Noch ist der 22. Mai weit weg, trotzdem machen sich eingefleischte Liestaler Banntägler jetzt schon Sorgen. Denn der diesjährige Banntag wird nicht sein wie immer. Grund dafür ist die Rathausstrasse, wo die rund 1000 Banntagsteilnehmer jeweils um acht Uhr morgens im dichten Pulverdampf starten. Und diese Rathausstrasse wird heuer inklusive Unterbau und Leitungen grundlegend saniert und erneuert; die Arbeiten starten unmittelbar nach der Fasnacht und dauern bis in den Spätherbst hinein. Damit sind wir bei den Sorgen der eingefleischten Banntägler, die da heissen: Wo starten wir? Wo schiessen wir?

Nun, eine abschliessende Antwort gibt es noch keine, denn die Beteiligten von der federführenden Bürgergemeinde über die Einwohnergemeinde bis hin zu den vier Rottenchefs treffen sich nächste Woche zu einer ersten Sitzung. Daniel Wenk, Leiter der Bürgergemeinde, beruhigt mal grundsätzlich: «Der Banntag findet auf jeden Fall statt.» Stadtrat Franz Kaufmann, selber regelmässiger Banntagsteilnehmer, geht ein bisschen mehr ins Detail: «Das ganze Ritual mit Einstehen, Schiessen und Abmarschieren wird voraussichtlich sein wie immer.» Doch wo eingestanden wird, da gehen die Erwartungen derzeit auseinander.

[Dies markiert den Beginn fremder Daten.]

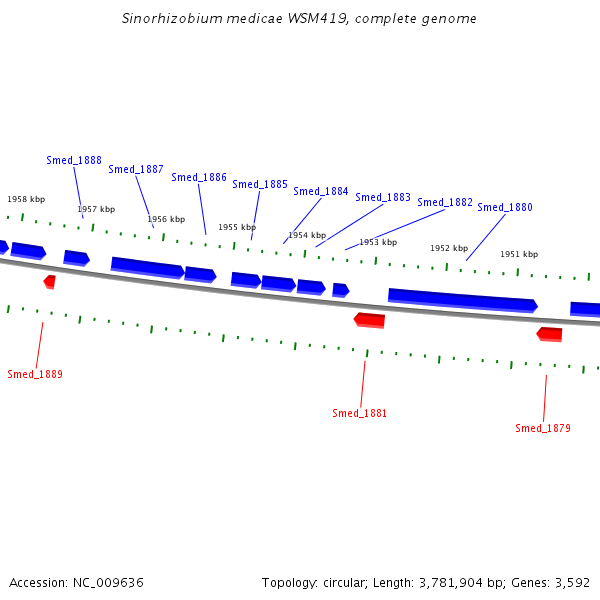 Sinorhizobium medicae WSM419, complete genome

Smed_1888
Smed_1887
Smed_1886
Smed_1885
Smed_1884
Smed_1883
Smed_1882
Smed_1880

1958 kbp
1957 kbp
1956 kbp
1955 kbp
1954 kbp
1953 kbp
1952 kbp
1951 kbp

Smed_1889
Smed_1881
Smed_1879

Accession: NC_009636

Topology: circular; Length: 3,781,904 bp; Genes: 3,592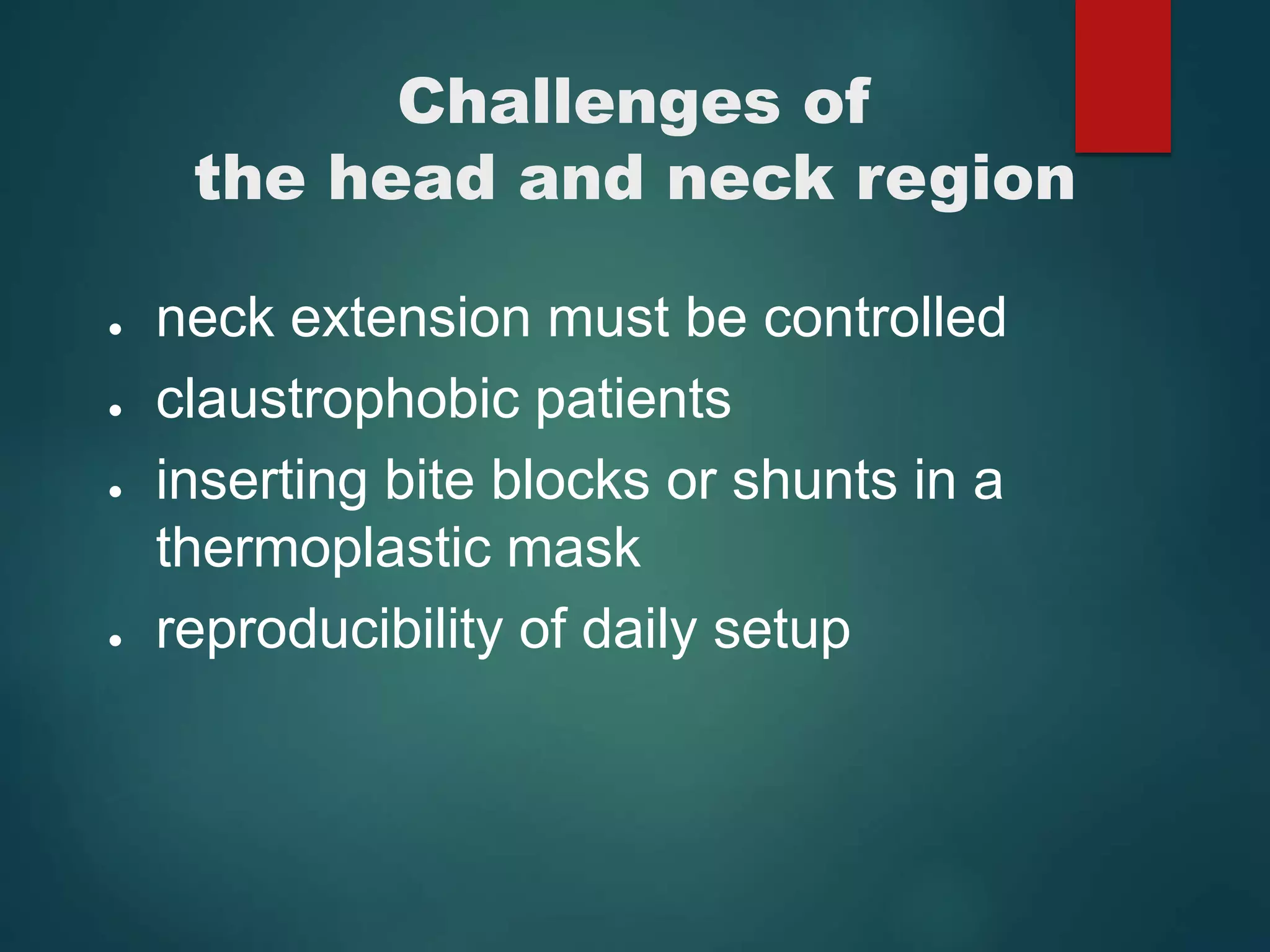 Challenges of
the head and neck region

- neck extension must be controlled
- claustrophobic patients
- inserting bite blocks or shunts in a thermoplastic mask
- reproducibility of daily setup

Start in Allee wäre «Handstand»

Kaufmann sagt: «Das ist im Moment völlig offen und tricky, weil wir am unteren Ende der Rathausstrasse auf Höhe Amtshaus-Regierungsgebäude mit den Arbeiten beginnen.» Der für den Banntag zuständige Bürgerrat Hans Rudolf Schafroth, der nächste Woche die vorbereitende Sitzung leiten wird, geht ein Schrittchen weiter: «Wir wollen im Stedtli starten. Aber das können wir wegen der Bauarbeiten wohl nicht an der Rathausstrasse.»

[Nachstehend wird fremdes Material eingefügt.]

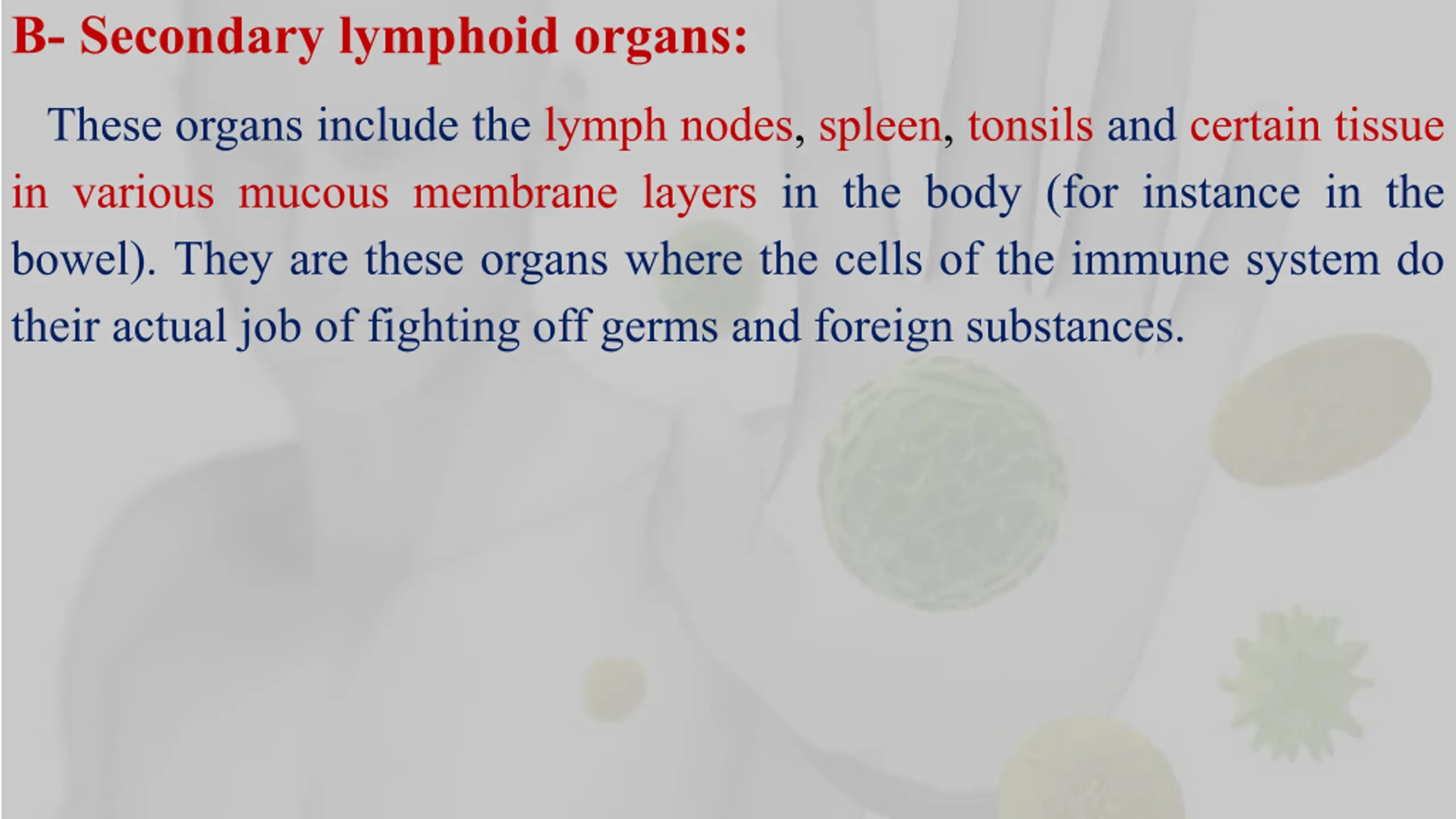 B- Secondary lymphoid organs:

These organs include the lymph nodes, spleen, tonsils and certain tissue in various mucous membrane layers in the body (for instance in the bowel). They are these organs where the cells of the immune system do their actual job of fighting off germs and foreign substances.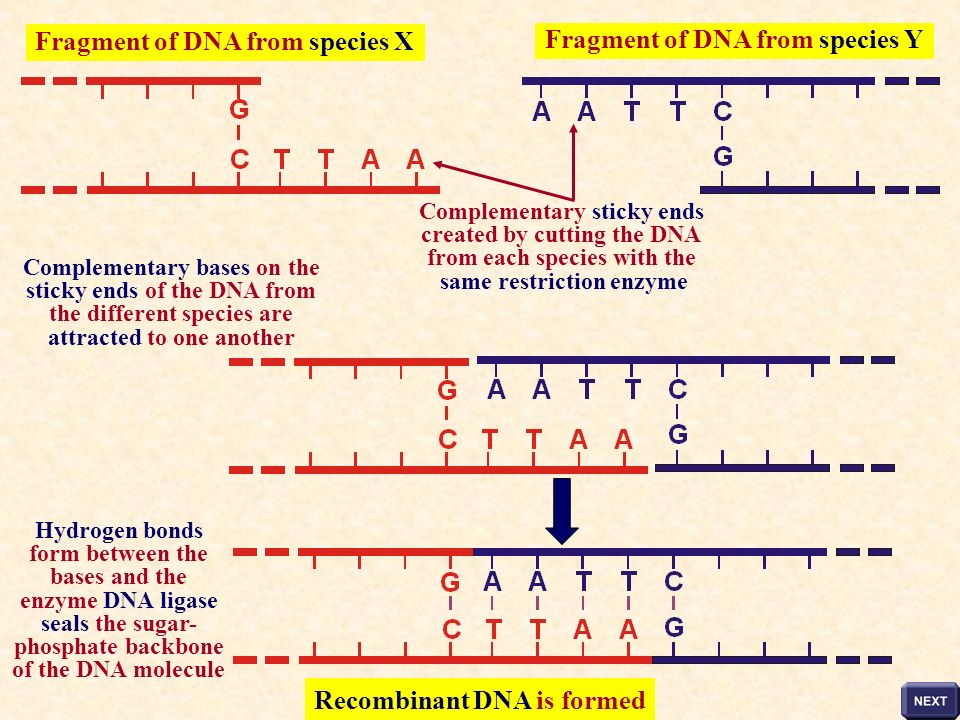 Fragment of DNA from species X

Fragment of DNA from species Y

G

C T T A A

A A T T C

G

Complementary sticky ends created by cutting the DNA from each species with the same restriction enzyme

Complementary bases on the sticky ends of the DNA from the different species are attracted to one another

G A A T T C

C T T A A G

Hydrogen bonds form between the bases and the enzyme DNA ligase seals the sugar-phosphate backbone of the DNA molecule

G A A T T C

C T T A A G

Recombinant DNA is formed

NEXT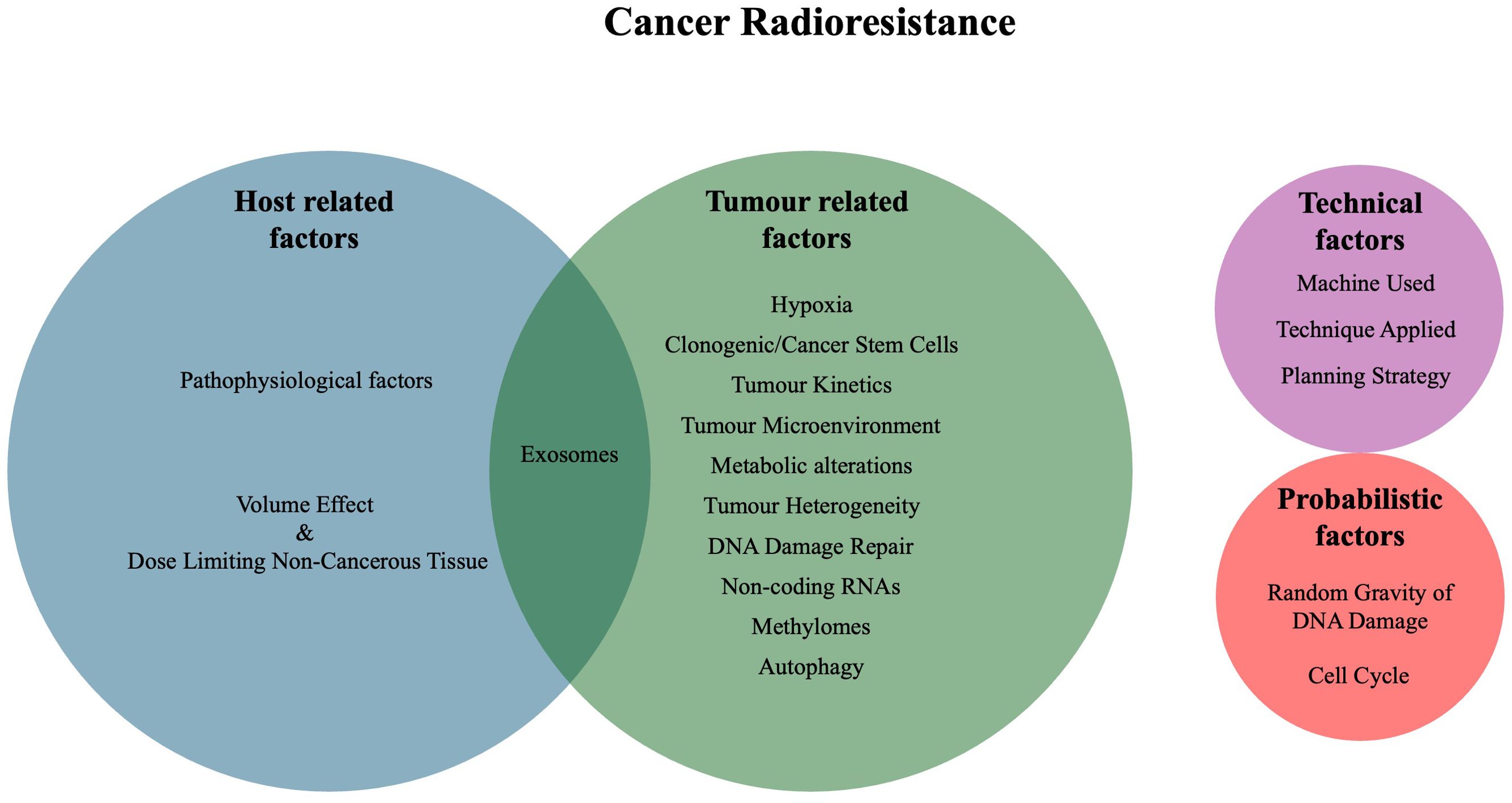 Cancer Radioresistance

Host related factors

Pathophysiological factors

Volume Effect
&
Dose Limiting Non-Cancerous Tissue

Exosomes

Tumour related factors

Hypoxia

Clonogenic/Cancer Stem Cells

Tumour Kinetics

Tumour Microenvironment

Metabolic alterations

Tumour Heterogeneity

DNA Damage Repair

Non-coding RNAs

Methylomes

Autophagy

Technical factors

Machine Used

Technique Applied

Planning Strategy

Probabilistic factors

Random Gravity of DNA Damage

Cell Cycle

Dezidierter tönt es seitens von Nils Henn, Chef der ersten Rotte: «Wenn es irgendwie möglich ist, marschieren wir wie immer von der Rathausstrasse los. Der Zustand des Bodens spielt für uns keine Rolle, wir haben gute Schuhe an. Vielleicht müssen wir uns wegen der Platzverhältnisse auch etwas zusammenstauchen, das nehmen wir in Kauf.» Die Seitengassen, das heisst der Fischmarkt und die Kanonengasse, seien zu eng und ein Start in der Allee wäre ein «Handstand», weil dazu unter anderem die Parkplätze aufgehoben werden müssten. Henn betont: «Wir weichen grundsätzlich immer nur vom normalen Banntagablauf ab, wenn es gar nicht anders geht.» Diese Haltung sei unter den vier Rottenchefs unbestritten.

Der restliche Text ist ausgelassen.